# Scratchbuilt, Coal-fired C-25 ready for Sacto debut



## lenicheck (Jan 8, 2008)

Well, it's been a while in coming but my coal-fired C-25 is finally ready for prime time at the NSS in Sac'to (I think). Got a few bugs to work out, including learning what it takes with this engine to consistently get up steam up. It's been a fun, 3-yr project. Tender is yet to be completed but it holds water, good enough for now.

Hope to see some of you guys there.


----------



## steam5 (Jun 22, 2008)

Absolutely sensational!


Is the stack, domes, bell, compressor Accucraft parts?


I’m currently building a C-25 tender in styrene, but it’s nowhere near done and I’ve been working on that on and off for 1.5 years, things take time.


Alan


----------



## RP3 (Jan 5, 2008)

Rob, that is a beauty to behold. Coal it up proudly! 

Ross Schlabach


----------



## cocobear1313 (Apr 27, 2012)

Really nice! 

Dave


----------



## TOM_1/20.3 (Mar 28, 2013)

A fantastic piece of work. 

TOM


----------



## Tom Bowdler (Jan 3, 2008)

Wish I could be there to see it run Rob, 
Stuff in a few shovel fulls of black diamonds for me and bring it to Diamondhead. 
Have fun, 
Tom


----------



## Phippsburg Eric (Jan 10, 2008)

Very nice Rob!!! Well done! 

The bell in the second photo looks a bit out of scale! wish I had one like that. 

I do enjoy seeing scratch built work on these pages. you should do a little write up for Steam in the garden, they are always happy to show case some building projects...haven't seen one as good as yours in a while!


----------



## Steve Stockham (Jan 2, 2008)

Impressive! Most impressive!! Maybe I missed it but was there a builder's log?


----------



## lenicheck (Jan 8, 2008)

Yea, a few cosmetics like the bell, headlight, whistle, air pump are Accucraft parts I have been collecting for a few years. All the rest is my stuff, including the domes. And, sorry, I didn't post a build log. I basically followed Kozo's ideas and then extrapolated from there. I'm a seat-of-the-pants machinist and stick to known techniques.


But it's been a great deal of fun.


----------



## Charles (Jan 2, 2008)

Rob

Ryan and I will be looking forward to seeing another black diamond burner on the rails. Always a pleasure to see a project to completion and successfully running!


----------



## Dwight Ennis (Jan 2, 2008)

Absolutely fabulous work Rob!! My hat is off to you!


----------



## placitassteam (Jan 2, 2008)

Another absolutely gorgeous piece of work by Rob! congratulations! Hope I will see it running on my track or Don's someday. Will you be a Don's in September?


----------



## FH&PB (Jan 2, 2008)

Really fine work, Rob! I got to fire David Bailey's coal-fired 375 once, and it was an absolute blast. You're going to have lots of fun. Well, I guess you already have!


----------



## David Leech (Dec 9, 2008)

Rob, 
I've enjoyed seeing it 'come along' over the years with the chassis on show. 
One comment I have to make, and that there is not a lot of room for the engineer and fireman in the cab!
================
**EXERCISE SET**
1. How would you render this sentence from the forum thread about the coal-fired C-25 in Spanish: "All the rest is my stuff, including the domes."
2. In the forum thread about the coal-fired C-25, how many years did the builder say the project took?

**DATASET CONTENT**
================
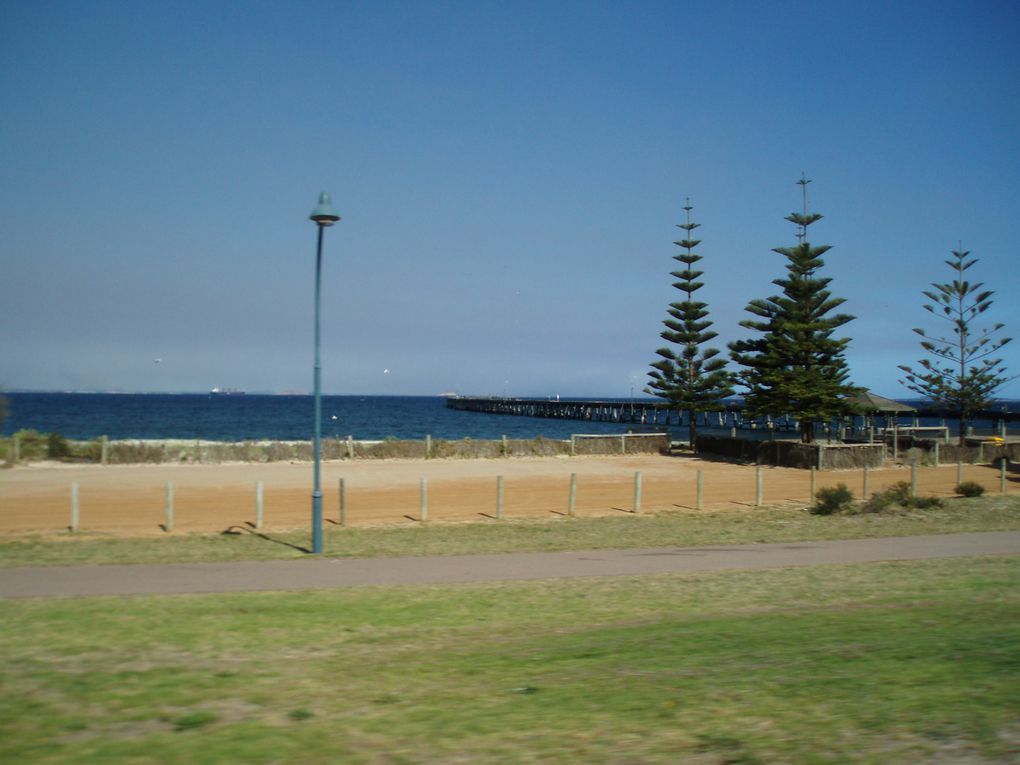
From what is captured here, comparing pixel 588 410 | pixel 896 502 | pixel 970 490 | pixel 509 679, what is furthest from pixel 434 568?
================
**OUTPUTS FOR THE TASKS**
1. Todo lo demás es obra mía, incluidos los domos.

2. Three years.